**ОБЯЗАТЕЛЬНЫЕ ЗАДАНИЯ**
1. Ответьте по тексту интервью на вопросы, каждый с новой строки:
(а) С какой должности Осмонов начал карьеру?
(б) Какой год идет очередная судебная реформа?
(в) Что сейчас предусмотрено для отбора судей?
2. Перепишите в виде списка абзац текста интервью, начинающийся словами «Реформы были и при Аскаре Акаеве», сохранив основные факты.
3. Определите, соответствуют ли тексту интервью утверждения ниже. Для каждого ответьте «да» или «нет» и точно процитируйте решающие слова.
(а) Председателем Верховного суда Осмонов был при Курманбеке Бакиеве.
(б) Демократические процедуры отбора судей предусмотрены требованием Конституции.
(в) Осмонов считает, что нынешняя реформа дает ожидаемые результаты.

**ТЕКСТ ИНТЕРВЬЮ**
<<<<

Курманбек Осмонов - не просто парламентарий. Вся его карьера неразрывно связана с судебной системой Кыргызстана. Начал он 40 лет назад с должности статистика-делопроизводителя отдела народного образования Советского района. При президенте Аскаре Акаеве был министром юстиции, судьей Конституционного суда и председателем Верховного суда. С приходом к власти Курманбека Бакиева парламент отправил Осмонова в отставку, после чего он стал советником министра иностранных дел. "ВБ" решил узнать, как опытный юрист оценивает нынешнюю судебную реформу?
- Очередная судебная реформа идет уже третий год. Чего удалось добиться?
- Реформы были и при Аскаре Акаеве, и при Курманбеке Бакиеве. Каждый раз судебная реформа объявлялась одним из приоритетных направлений. Но на деле проводилась только для расширения полномочий президента. Сейчас предусмотрены более-менее демократические процедуры отбора судей. Это требование Конституции. Есть органы судейского самоуправления, Совет судей... Но, как человек, знающий эту систему изнутри, могу сказать, что эта реформа не помогает достичь главной цели. Она не дает ожидаемых результатов.
- Как вы оцениваете работу Совета по отбору судей?

>>>>

**ПЕРЕЧЕНЬ МАТЕРИАЛА**
<<<<

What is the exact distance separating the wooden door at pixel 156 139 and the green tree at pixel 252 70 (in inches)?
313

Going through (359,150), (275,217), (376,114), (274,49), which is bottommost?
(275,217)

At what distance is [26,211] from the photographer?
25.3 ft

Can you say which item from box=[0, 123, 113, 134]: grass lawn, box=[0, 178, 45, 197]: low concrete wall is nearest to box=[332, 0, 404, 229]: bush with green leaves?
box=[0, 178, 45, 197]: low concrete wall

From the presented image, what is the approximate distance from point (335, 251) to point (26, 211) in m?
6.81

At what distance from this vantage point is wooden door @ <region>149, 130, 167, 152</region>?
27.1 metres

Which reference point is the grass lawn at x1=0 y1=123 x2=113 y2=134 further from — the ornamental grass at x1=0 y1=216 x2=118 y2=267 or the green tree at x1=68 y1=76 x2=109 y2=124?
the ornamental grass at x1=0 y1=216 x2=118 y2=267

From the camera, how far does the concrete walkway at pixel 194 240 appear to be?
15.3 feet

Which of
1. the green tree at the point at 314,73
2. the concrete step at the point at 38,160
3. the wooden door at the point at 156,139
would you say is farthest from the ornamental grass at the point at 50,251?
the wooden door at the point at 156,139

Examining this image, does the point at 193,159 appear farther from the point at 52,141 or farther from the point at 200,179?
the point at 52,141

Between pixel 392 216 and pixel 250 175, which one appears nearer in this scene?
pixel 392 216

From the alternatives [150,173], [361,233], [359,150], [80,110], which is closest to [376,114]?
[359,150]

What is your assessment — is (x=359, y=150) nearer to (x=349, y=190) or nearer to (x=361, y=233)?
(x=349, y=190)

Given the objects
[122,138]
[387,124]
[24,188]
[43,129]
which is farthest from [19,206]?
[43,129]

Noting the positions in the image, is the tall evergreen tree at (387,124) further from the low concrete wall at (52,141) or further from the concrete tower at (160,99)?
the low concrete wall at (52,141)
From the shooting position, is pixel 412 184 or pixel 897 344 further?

>>>>

**ОТВЕТЫ ПО ЗАДАНИЯМ**
1.
(а) С должности статистика-делопроизводителя отдела народного образования Советского района.
(б) Третий год.
(в) Более-менее демократические процедуры отбора судей.

2.
- Судебные реформы проводились и при Акаеве, и при Бакиеве. Каждый раз их объявляли приоритетными, но на деле они служили лишь расширению полномочий президента.
- Сейчас предусмотрены более-менее демократические процедуры отбора судей. Этого требует Конституция.
- Действуют органы судейского самоуправления, Совет судей.
- По оценке отвечающего, знающего систему изнутри, реформа не помогает достичь главной цели и не дает ожидаемых результатов.

3.
(а) Нет: «При президенте Аскаре Акаеве был министром юстиции, судьей Конституционного суда и председателем Верховного суда».
(б) Да: «Это требование Конституции».
(в) Нет: «Она не дает ожидаемых результатов».